EAT

冬に食べたくなる肉料理
「すき焼き」に合うワインを探せ!

寒い季節に食べたくなるのが「すき焼き」。家族や友人と鍋を囲み、ワインを飲みながら過ごす至福のひとときに、選ぶべき1本をWINE OPENER編集部員が検証してみました。その結果、新たな発見と提案も! どんなワインがすき焼きと合うのか、そのテイスティングの様子をお届けします。

text WINE OPENER編集部 photo よねくらりょう

Sukiyaki

 

赤、白、泡
国内外の様々なワインでテイスティング

すき焼きには関東風と関西風がありますが、今回は割り下を使った関東風のすき焼きに合うワインを探していきます。国内外の赤をメインに、リースリングとスパークリングもラインナップ! まずは、セレクトした6本を見てみましょう。

テイスティングする6本

M.シャプティエ コート・デュ・ローヌ ルージュ ベルルーシュ
フランス、ローヌ地方産。豊かな果実味と程よいタンニンが感じられる赤ワイン。パワーがありながらもフルーティー。

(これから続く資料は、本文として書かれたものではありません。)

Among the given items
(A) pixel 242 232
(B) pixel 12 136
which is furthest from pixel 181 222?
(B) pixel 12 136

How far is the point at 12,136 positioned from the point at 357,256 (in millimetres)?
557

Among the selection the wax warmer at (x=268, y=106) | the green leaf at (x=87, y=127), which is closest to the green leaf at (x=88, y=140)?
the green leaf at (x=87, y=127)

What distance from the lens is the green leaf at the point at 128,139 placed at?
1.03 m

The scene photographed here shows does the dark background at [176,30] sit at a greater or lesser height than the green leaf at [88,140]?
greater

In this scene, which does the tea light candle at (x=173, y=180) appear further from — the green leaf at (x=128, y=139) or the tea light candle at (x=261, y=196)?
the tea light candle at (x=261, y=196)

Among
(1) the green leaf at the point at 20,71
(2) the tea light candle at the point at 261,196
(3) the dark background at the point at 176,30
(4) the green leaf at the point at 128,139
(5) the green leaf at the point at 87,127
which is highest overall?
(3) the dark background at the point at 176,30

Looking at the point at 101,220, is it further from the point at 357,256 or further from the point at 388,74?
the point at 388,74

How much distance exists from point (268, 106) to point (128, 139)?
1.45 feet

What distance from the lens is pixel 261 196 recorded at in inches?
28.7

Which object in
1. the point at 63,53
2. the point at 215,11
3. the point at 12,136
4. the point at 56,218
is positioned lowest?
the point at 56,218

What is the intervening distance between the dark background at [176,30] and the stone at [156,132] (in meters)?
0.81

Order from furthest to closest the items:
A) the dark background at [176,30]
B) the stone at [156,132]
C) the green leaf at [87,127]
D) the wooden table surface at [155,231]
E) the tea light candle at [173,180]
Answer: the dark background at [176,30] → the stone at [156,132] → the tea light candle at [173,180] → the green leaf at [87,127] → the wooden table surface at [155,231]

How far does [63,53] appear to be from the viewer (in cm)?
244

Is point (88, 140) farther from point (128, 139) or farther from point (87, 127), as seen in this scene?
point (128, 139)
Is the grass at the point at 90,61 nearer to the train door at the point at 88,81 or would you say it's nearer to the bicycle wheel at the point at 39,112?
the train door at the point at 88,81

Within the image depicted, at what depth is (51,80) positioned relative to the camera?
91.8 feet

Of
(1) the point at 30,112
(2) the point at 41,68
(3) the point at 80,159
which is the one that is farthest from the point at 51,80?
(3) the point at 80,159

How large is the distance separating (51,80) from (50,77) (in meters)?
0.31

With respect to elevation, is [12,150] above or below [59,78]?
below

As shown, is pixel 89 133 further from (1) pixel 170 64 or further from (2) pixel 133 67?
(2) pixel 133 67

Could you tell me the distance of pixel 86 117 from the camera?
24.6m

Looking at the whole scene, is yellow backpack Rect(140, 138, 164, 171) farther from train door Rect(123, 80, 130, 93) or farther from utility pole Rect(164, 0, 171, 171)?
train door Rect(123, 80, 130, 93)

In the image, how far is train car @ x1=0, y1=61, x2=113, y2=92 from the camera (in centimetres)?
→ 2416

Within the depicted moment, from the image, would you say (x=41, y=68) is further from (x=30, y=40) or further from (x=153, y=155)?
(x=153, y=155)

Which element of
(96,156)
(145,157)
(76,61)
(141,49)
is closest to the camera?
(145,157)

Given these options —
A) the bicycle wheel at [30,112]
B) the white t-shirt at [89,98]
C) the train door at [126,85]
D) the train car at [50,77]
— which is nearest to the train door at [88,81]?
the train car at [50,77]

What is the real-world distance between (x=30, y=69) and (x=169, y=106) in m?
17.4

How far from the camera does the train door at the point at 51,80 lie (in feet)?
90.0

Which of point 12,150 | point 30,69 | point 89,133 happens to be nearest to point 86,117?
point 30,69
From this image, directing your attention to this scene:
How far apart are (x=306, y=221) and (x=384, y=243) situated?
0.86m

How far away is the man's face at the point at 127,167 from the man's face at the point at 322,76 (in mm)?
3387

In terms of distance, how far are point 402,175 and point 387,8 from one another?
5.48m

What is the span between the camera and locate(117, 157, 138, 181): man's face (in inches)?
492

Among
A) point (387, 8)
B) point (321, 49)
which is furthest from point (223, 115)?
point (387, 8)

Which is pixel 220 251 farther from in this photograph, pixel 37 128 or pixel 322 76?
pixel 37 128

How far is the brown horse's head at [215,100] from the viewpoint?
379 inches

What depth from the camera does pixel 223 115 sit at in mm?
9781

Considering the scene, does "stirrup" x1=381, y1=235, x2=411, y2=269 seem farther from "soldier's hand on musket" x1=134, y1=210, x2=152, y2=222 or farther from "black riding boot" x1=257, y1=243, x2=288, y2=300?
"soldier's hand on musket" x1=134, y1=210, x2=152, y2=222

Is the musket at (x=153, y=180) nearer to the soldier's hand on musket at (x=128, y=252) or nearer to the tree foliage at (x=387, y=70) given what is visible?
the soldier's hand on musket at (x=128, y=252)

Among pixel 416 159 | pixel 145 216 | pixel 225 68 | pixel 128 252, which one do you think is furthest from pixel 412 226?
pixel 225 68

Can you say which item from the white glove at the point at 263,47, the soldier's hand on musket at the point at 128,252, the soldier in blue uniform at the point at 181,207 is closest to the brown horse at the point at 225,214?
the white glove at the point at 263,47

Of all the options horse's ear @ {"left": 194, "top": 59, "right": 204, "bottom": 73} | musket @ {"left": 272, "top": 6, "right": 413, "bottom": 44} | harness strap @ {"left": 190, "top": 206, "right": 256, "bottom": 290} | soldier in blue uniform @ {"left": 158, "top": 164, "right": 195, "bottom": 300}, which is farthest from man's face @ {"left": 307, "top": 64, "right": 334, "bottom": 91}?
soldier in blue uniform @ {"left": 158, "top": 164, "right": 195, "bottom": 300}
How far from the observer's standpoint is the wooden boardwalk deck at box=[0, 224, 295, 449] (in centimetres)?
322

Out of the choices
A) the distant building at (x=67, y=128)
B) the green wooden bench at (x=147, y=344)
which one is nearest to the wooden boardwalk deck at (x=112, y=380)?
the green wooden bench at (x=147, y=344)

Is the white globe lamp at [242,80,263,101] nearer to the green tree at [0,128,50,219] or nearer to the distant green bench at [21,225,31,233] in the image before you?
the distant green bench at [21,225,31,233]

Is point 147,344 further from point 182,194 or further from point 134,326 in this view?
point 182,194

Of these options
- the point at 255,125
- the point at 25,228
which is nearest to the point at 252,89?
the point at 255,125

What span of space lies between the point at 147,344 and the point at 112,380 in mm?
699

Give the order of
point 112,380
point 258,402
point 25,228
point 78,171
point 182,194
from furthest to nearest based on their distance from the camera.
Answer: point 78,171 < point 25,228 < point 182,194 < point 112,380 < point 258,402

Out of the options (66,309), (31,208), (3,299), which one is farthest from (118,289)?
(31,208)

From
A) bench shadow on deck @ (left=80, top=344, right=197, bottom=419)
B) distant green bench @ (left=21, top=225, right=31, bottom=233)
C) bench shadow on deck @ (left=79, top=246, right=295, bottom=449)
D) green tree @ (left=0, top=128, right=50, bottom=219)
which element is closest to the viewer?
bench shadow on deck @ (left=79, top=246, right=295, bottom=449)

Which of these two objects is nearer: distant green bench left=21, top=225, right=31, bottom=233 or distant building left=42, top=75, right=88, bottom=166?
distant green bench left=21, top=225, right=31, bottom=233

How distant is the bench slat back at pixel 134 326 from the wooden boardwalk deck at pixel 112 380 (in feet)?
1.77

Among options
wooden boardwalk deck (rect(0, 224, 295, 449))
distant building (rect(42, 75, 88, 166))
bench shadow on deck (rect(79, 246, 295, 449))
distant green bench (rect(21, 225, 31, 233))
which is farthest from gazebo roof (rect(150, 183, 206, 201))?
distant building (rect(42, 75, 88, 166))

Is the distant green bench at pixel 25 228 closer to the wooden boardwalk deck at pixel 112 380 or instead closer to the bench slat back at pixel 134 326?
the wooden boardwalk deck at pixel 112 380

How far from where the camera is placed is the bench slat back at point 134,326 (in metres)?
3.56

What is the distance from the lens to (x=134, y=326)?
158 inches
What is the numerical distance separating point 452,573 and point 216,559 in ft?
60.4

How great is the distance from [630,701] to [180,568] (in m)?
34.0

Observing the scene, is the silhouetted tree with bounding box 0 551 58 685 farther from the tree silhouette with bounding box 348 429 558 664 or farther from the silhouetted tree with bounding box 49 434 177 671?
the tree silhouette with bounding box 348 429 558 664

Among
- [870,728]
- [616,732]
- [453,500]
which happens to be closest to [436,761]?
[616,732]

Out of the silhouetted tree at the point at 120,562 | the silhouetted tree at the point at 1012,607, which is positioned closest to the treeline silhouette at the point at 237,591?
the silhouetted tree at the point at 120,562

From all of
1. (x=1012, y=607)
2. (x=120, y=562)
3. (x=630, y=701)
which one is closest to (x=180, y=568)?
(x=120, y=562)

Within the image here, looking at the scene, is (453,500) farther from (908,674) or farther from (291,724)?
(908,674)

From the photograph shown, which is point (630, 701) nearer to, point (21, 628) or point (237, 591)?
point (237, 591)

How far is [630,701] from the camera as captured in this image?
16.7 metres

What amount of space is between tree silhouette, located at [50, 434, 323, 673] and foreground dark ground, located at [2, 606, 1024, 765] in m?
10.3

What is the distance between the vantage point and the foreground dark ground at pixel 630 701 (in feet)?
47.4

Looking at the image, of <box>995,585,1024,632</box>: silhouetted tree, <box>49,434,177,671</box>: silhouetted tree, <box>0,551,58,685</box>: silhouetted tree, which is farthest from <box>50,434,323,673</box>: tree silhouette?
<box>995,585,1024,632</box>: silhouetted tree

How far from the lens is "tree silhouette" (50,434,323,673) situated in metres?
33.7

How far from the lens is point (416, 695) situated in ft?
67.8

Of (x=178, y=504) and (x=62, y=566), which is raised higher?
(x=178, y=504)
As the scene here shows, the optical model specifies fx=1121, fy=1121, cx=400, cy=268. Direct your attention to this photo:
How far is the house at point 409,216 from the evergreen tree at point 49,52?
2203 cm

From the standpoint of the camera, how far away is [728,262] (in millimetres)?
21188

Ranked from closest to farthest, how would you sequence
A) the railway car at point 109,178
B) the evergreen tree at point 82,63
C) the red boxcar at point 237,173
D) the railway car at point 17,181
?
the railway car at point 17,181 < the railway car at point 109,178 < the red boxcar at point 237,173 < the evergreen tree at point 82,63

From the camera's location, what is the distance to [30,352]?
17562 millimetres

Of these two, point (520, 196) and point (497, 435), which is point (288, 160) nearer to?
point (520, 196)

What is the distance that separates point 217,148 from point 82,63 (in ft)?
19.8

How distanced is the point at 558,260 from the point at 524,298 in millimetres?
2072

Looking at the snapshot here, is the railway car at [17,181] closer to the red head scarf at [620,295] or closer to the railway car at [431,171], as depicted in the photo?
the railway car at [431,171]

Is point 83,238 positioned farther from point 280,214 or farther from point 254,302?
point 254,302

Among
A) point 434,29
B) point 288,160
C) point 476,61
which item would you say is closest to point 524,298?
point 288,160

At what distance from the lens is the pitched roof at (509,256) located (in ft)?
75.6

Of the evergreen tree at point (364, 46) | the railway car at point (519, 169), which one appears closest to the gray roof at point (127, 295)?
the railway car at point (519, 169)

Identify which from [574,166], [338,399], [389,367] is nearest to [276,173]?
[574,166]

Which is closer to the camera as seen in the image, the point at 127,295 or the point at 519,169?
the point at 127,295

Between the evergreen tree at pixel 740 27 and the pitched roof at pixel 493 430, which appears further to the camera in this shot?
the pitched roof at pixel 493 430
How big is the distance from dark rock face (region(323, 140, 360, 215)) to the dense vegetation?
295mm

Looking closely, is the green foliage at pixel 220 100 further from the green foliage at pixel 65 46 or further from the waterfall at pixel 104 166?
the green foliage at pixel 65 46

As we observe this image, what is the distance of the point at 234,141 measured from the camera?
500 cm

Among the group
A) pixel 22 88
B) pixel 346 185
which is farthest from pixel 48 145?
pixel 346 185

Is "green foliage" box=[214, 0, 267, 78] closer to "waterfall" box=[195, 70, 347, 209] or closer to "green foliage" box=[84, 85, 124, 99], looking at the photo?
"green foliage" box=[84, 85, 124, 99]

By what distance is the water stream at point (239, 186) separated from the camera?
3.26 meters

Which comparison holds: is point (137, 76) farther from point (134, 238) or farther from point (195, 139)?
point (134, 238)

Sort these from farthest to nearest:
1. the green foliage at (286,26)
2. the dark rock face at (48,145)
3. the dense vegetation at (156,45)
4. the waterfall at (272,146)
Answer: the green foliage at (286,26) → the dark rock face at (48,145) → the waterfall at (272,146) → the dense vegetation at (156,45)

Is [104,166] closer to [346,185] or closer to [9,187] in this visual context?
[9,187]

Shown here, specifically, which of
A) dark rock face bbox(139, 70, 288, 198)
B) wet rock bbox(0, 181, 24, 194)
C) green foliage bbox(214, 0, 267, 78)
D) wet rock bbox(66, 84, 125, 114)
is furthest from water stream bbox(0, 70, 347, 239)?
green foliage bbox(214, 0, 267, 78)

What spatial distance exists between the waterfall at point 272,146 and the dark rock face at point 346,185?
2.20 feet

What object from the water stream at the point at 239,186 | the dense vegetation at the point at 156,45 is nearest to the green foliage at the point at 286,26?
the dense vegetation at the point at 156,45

ベリンジャー ファウンダース・エステート ピノ・ノワール
アメリカ、カリフォルニア産。ピノ・ノワール種特有のフルーティーさと酸味、品のよいタンニンが息づく赤ワイン。

グランポレール 岡山マスカットベーリーA<樽熟成>
日本、岡山県産。オーク樽で熟成させた赤ワイン。マスカットベーリーA種特有のいちごを思わせる果実味が特長。

グランポレール 長野メルロー
日本、長野県産。小樽でゆっくりと熟成させた赤ワイン。イチゴを想わせるアロマ、メルローらしい柔らかな味わい。

グランバック<ブリュット>
スペイン産。伝統的なカバのブドウ品種(マカベオ、チャレロ、パレリャーダ)にシャルドネを加えた、珍しいブレンドのスパークリングワイン。

ピーター・レーマン ポートレート リースリング
オーストラリア、バロッサ地方産。摘みたてのりんごとライムのような爽やかなアロマと、ドライな後味の白ワイン。

Sukiyaki
写真左から①~⑥を順番にテイスティングして、「すき焼き」との相性を確かめました。

「M・シャプティエ コート・デュ・ローヌ ルージュ ベルルーシュ」は
“すき焼き”よりも“もつ鍋”のほうが合う!?

Sukiyaki

すき焼きが出来上がったところで、今回用意した6本のワインとペアリングしていきましょう。では早速、「①M.シャプティエ コート・デュ・ローヌ ルージュ ベルルーシュ」からお願いします。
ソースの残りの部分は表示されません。